#### Problem details:
Exclude the pictures and transcribe the rest of the data below exactly.

════════

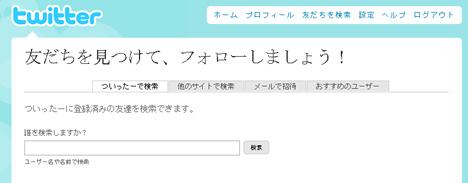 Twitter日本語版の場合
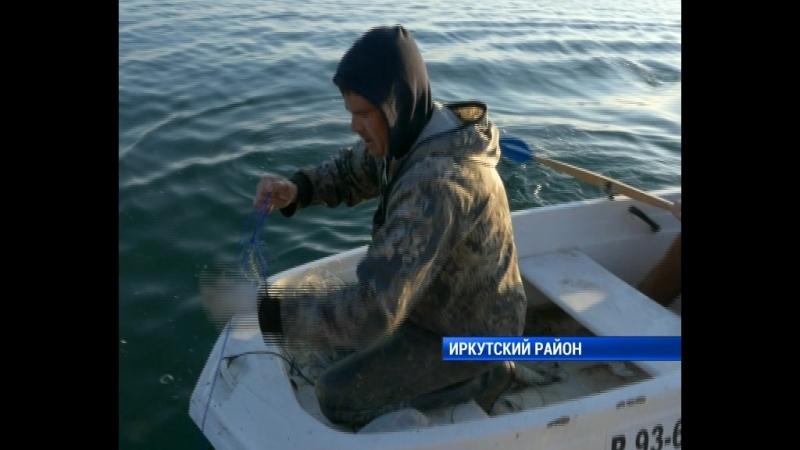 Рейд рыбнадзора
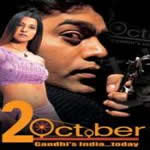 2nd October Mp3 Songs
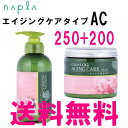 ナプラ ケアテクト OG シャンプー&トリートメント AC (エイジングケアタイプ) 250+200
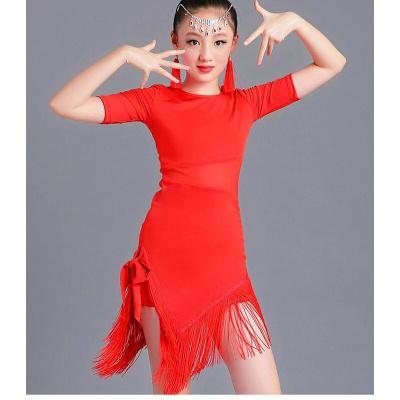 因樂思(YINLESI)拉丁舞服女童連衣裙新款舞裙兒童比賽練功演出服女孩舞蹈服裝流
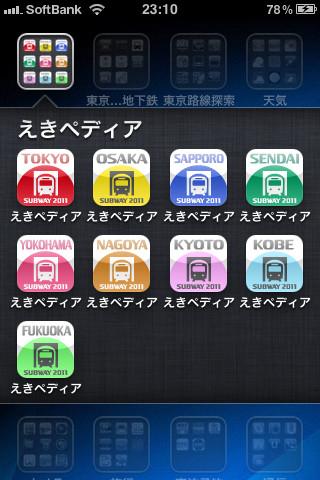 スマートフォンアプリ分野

════════

#### Answer to this exercise:
 Twitter日本語版の場合
 Рейд рыбнадзора
 2nd October Mp3 Songs
 ナプラ ケアテクト OG シャンプー&トリートメント AC (エイジングケアタイプ) 250+200
 因樂思(YINLESI)拉丁舞服女童連衣裙新款舞裙兒童比賽練功演出服女孩舞蹈服裝流
 スマートフォンアプリ分野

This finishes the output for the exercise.